Pretty good Saturday for a guy who collects BMX bikes but used to actively collect Sting-Rays.  I just scored an NOS set of Atom hub brake shoes and this one owner 1966 Super Deluxe in amazing condition.  Only the tires were replaced along time ago with NOS ones and it looks to have never been ridden again.  I remember when I collected these that I saw more late 64 and 65 Super Deluxes that the 66 ones. It was also the last year for the Super Deluxe. Not bad! There stil some hidden gems in NJ!


----------



## theterrym (Nov 14, 2015)

Indeed a nice score!!


----------



## Sambikeman (Nov 14, 2015)

...... WOW WHAT A GREAT SATURDAY FOR YOU .......


----------



## mrg (Nov 15, 2015)

Great bike!


----------



## partsguy (Nov 16, 2015)

I'm guessing hose brake shoes are asbestos?

That is a very nice bike but it has been ridden hard, evidenced by that nasty kink in the rear rim, in the second pic.
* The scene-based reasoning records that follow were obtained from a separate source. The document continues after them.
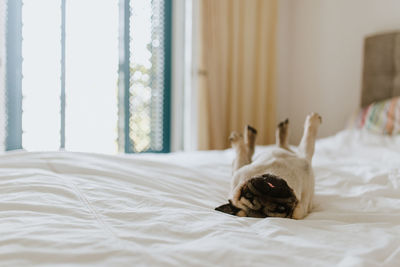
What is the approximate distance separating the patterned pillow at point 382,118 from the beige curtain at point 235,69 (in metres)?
1.04

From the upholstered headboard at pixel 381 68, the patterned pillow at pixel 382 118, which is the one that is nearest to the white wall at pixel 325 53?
the upholstered headboard at pixel 381 68

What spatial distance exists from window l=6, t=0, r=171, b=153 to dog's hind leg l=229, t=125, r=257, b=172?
172 cm

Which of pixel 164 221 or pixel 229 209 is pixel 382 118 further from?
pixel 164 221

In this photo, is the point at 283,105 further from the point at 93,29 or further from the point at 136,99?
the point at 93,29

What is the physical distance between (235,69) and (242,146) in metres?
1.91

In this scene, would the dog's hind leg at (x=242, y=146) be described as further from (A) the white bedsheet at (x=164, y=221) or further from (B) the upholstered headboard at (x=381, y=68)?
(B) the upholstered headboard at (x=381, y=68)

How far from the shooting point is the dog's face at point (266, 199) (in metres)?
0.78

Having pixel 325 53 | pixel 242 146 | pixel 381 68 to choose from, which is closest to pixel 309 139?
pixel 242 146

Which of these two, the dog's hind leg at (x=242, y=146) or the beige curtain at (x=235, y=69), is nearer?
the dog's hind leg at (x=242, y=146)

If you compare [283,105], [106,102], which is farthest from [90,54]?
[283,105]

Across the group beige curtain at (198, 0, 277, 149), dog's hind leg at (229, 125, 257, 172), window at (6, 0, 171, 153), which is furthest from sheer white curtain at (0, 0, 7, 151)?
dog's hind leg at (229, 125, 257, 172)

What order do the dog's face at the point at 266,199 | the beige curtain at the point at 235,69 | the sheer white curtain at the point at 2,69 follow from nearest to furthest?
the dog's face at the point at 266,199 < the sheer white curtain at the point at 2,69 < the beige curtain at the point at 235,69

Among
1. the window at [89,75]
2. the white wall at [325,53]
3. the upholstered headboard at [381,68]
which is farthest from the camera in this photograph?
the white wall at [325,53]

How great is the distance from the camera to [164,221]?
2.30ft
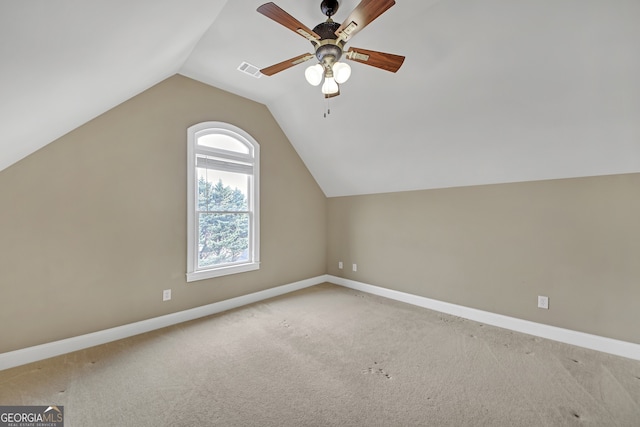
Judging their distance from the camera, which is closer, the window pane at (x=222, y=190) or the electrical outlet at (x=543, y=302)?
the electrical outlet at (x=543, y=302)

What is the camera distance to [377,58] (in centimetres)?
Result: 191

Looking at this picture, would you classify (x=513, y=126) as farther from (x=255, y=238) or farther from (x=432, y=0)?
(x=255, y=238)

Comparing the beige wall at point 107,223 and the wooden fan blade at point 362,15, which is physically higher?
the wooden fan blade at point 362,15

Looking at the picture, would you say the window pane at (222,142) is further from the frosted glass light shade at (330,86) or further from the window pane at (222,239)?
the frosted glass light shade at (330,86)

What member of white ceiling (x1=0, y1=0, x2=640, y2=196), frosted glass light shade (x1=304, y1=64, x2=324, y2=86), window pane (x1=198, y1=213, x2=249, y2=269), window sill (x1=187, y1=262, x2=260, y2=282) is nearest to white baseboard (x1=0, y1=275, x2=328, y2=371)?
window sill (x1=187, y1=262, x2=260, y2=282)

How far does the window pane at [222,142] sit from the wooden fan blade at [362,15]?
2.35 metres

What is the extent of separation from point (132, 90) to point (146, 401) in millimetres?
2725

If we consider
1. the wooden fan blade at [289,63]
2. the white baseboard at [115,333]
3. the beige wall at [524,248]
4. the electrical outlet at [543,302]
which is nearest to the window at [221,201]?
the white baseboard at [115,333]

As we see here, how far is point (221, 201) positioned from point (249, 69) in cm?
167

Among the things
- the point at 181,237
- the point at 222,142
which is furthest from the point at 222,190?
the point at 181,237

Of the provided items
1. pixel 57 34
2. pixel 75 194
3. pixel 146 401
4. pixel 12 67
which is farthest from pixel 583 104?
pixel 75 194

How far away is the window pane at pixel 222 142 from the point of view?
349cm

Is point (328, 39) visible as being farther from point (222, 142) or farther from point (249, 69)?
point (222, 142)

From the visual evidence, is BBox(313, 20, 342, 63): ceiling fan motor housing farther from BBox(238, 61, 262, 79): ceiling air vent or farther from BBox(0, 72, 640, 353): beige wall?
BBox(0, 72, 640, 353): beige wall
That bike has been taken care of but it has had some hard landings!


----------



## Nevets (Nov 16, 2015)

If the originals were asbestos then I'd assume these are too.  I'm going to end up selling them anyway since I have no need for them.  On the Super Deluxe, one ding in the rim doesn't mean it was ridden hard.  Back when I collected Sting-Rays, I came across ones that were ridden hard and some mint ones that had something like this from some sort of mishap.  I've owned over 300 Sting-Rays and can tell that this one was not ridden hard at all. The guards on supers are especially prone to wear and paint flaking due to being painted over the chrome and this guard is by far one of the best I've personally owned.


----------